Action item: Reproduce the listing that follows in full. Omit its images.

Exercise data:
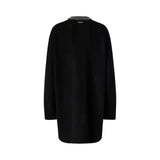 Abito donna in maglia con collo strass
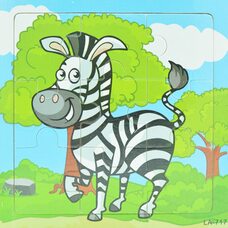 Пазл «Полосатая зебра», 9 дет.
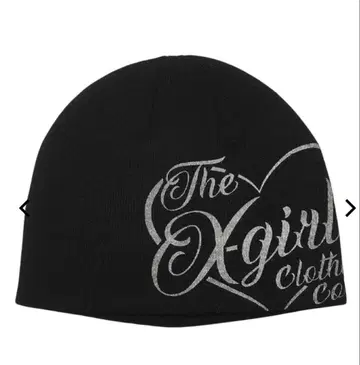 새상품 X-girl LOGO BEANIE 엑스걸 비니 니트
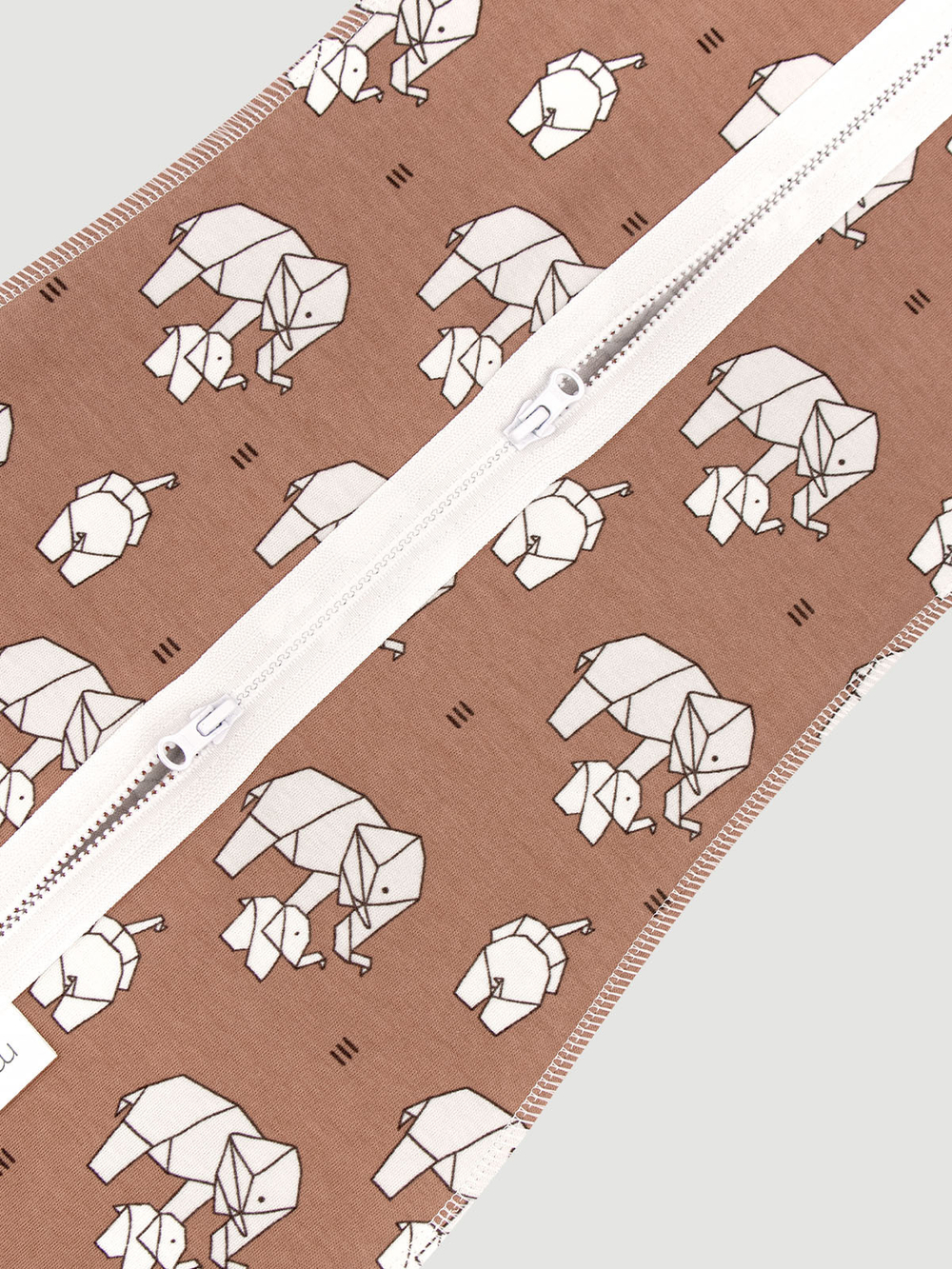 Пелёнка-кокон Mjölk Слоники оригами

Answer to the problem:
 Abito donna in maglia con collo strass
 Пазл «Полосатая зебра», 9 дет.
 새상품 X-girl LOGO BEANIE 엑스걸 비니 니트
 Пелёнка-кокон Mjölk Слоники оригами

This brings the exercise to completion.